=== Условие задачи ===
Напишите продолжение текста о кризисе в СССР в начале 1991 года, начиная сразу после его последнего предложения.

=== Исходный текст ===
-*-*-
«…Экономическое положение СССР тяжелое и…оно продолжает ухудшаться», — констатировал директор Института мировой экономики и международных отношений.
«Экономика страны шла резко под откос, объемы производства сократились на 20 % по сравнению с доперестроечным 1985 годом, цены неуклонно ползли вверх, появилась безработица. Социальное напряжение росло, забастовки, особенно среди шахтеров, стали будничным явлением»[534]
.Позже В.А. Крючков дал следующую оценку тому времени: «К началу 1991 года кризис охватил все сферы жизни общества и государства. Остро давали о себе знать межнациональные отношения. Увеличилось противостояние в Прибалтике. Сепаратистские силы действовали здесь открыто, игнорировали законы СССР, нагнетали обстановку, увеличивалось число провокаций против воинских частей, иноязычного населения»[535]
. Может быть, кто-то скажет, что задним умом люди крепки. Но ведь некоторые говорили это уже в начале 1991 года.Заместитель Генерального секретаря ЦК КПСС В.А. Ивашко в самом начале 1991 года написал: «…По стране забродил призрак… страшного бедствия — возникла угроза развала громадной великой державы, созданной трудом и талантом многих поколений всех населяющих ее народов. Все более ясным становится, что эта угроза, как метастазы злокачественной опухоли, поражает уже сами республики»[536]
.Все понимали, но допустили развал? Что же это?
Впрочем, еще хуже было другое. С национализмом окраинных народов еще можно было бороться и побеждать. Но болезнь поразила уже сердце Союза — Российскую Федерацию. «Недовольство Горбачевым в народе зрело, нарастало, превращалось едва ли не во всеобщую озлобленность, которая принимала самые разные формы — от фашистских карикатур на него во время митингов и демонстраций, от гневных речей против него до разного рода провокаций и реальных угроз»[537]
.А ведь совсем недавно все было наоборот. Еще в 1988 году Горбачев самонадеянно писал: «Мы располагаем прочным материальным фундаментом, большим опытом, духовным кругозором для того, чтобы целеустремленно и непрерывно совершенствовать наше общество, добиваться все более высокой отдачи — как количественной, так и качественной — от всей нашей деятельности»[538]
.Через три года запели уже другие песни. Это о Горбачеве писали: «К 1990 году это был уже не тот улыбчивый, полный сил человек, а постоянно озабоченный, издерганный кормчий, за бурями позабывший порт приписки. Перед ним неотступно стояла череда проблем одна сложней другой, что не могло не наложить тень на его, в сущности, незлобивый нрав»[539]
.КПСС стремительно теряла авторитет. «Скудные прилавки, разрыв хозяйственных связей, новое наступление дефицита на товары и продукты при весьма ощутимом подорожании их, преступность, межнациональные потрясения, — написал секретарь ЦК КПСС Ю.А. Манаенков, — все это, что называется, буквально кричит против партии, взявшей на себя ответственность за переустройство общества и его будущность. А оппозиция тут как тут. Она изрядно поднаторела в политической эквилибристике отводить людям глаза от ее устремлений к власти, к собственной выгоде, разжигает недовольство в народе, а теперь уже перешла и к открытой антикоммунистической истерии, скоординированно и настырно создавая из КПСС образ врага»[540]
.Все правильно, кроме одного: нет ответа — кто же виноват? Но для себя все уже давно понимали, что виноват Горбачев, виновато его окружение, виновато руководство КПСС. Логически правильным в этой ситуации можно назвать только один выход: смена руководства.
-*-*-
=== Предоставленные записи ===
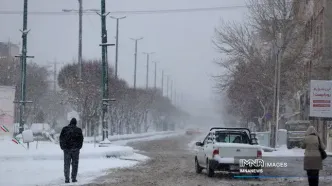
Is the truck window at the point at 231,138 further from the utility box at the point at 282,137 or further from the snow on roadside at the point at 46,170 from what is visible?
the utility box at the point at 282,137

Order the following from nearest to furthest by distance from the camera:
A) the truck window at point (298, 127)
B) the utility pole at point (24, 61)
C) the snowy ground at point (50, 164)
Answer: the snowy ground at point (50, 164) < the utility pole at point (24, 61) < the truck window at point (298, 127)

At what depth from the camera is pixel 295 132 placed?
48.8 m

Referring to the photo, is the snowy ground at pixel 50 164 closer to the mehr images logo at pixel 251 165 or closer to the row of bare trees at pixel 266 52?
the mehr images logo at pixel 251 165

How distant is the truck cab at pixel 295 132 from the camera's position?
4797 cm

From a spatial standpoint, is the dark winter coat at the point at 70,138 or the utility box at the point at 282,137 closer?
the dark winter coat at the point at 70,138

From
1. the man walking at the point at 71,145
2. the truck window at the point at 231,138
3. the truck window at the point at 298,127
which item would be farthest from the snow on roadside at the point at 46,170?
the truck window at the point at 298,127

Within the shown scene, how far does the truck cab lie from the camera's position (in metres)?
48.0

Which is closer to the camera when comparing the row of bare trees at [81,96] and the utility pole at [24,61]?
the utility pole at [24,61]

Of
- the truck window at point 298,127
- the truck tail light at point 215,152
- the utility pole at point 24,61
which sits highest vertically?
the utility pole at point 24,61

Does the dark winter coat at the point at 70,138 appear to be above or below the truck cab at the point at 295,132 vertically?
above

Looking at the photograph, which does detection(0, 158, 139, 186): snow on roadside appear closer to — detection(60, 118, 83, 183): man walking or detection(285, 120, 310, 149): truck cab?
detection(60, 118, 83, 183): man walking

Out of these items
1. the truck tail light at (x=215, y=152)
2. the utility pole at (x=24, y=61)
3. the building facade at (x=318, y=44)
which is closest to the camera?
the truck tail light at (x=215, y=152)

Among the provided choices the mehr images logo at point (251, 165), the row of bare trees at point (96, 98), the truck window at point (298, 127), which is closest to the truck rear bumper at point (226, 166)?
the mehr images logo at point (251, 165)

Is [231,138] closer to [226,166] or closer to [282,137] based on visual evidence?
[226,166]
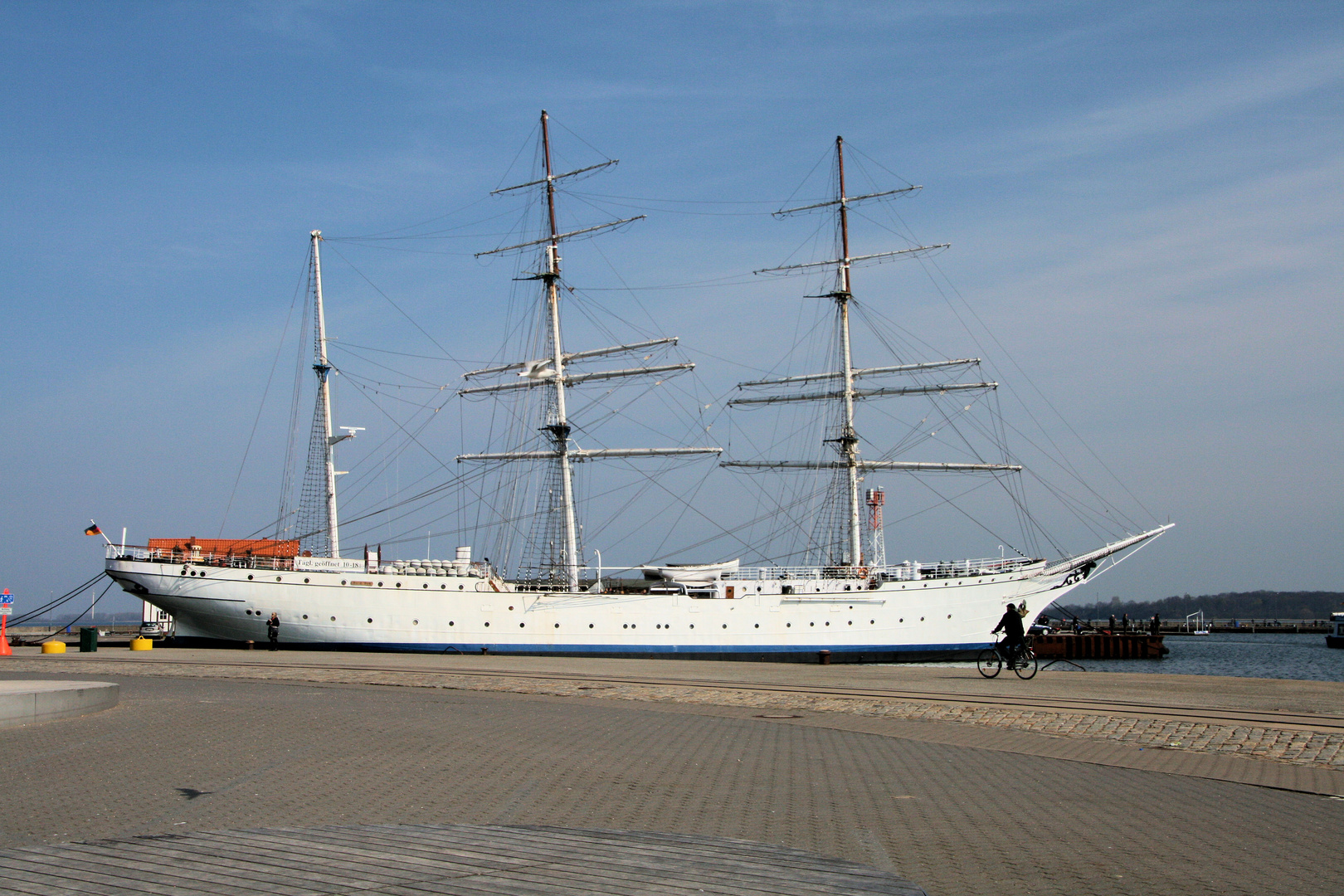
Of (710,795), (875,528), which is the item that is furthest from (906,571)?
(710,795)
-*-*-
=== Результат выполнения ===
24 и 25 апреля 1991 года проходил Объединенный Пленум ЦК и ЦКК КПСС. В ходе прений М.С. Горбачев в связи с отдельными выступлениями участников Пленума поставил вопрос о своей отставке с поста Генерального секретаря ЦК КПСС. Вот чудо, такого в истории компартии, пожалуй, еще не было. Чтобы сам, да добровольно.
Партия не позволила. После рассмотрения этого вопроса в Политбюро ЦК Пленум принял решение: «Исходя из высших интересов страны, народа, партии, снять с рассмотрения выдвинутое Михаилом Сергеевичем Горбачевым предложение о его отставке с поста Генерального секретаря ЦК КПСС». Горбачев удержался на этот раз.
«Пленум завершился ничем, был сохранен статус кво — писал Леонид Шебаршин. — На меня Пленум произвел невыразимо тягостное впечатление. Дело было не в том, что вскрылась вся сложность положения в стране и в партии. Это давно не было секретом. Поражала атмосфера безысходности, полного отсутствия представления о будущем, старания фразой подменить мысль»[541]
.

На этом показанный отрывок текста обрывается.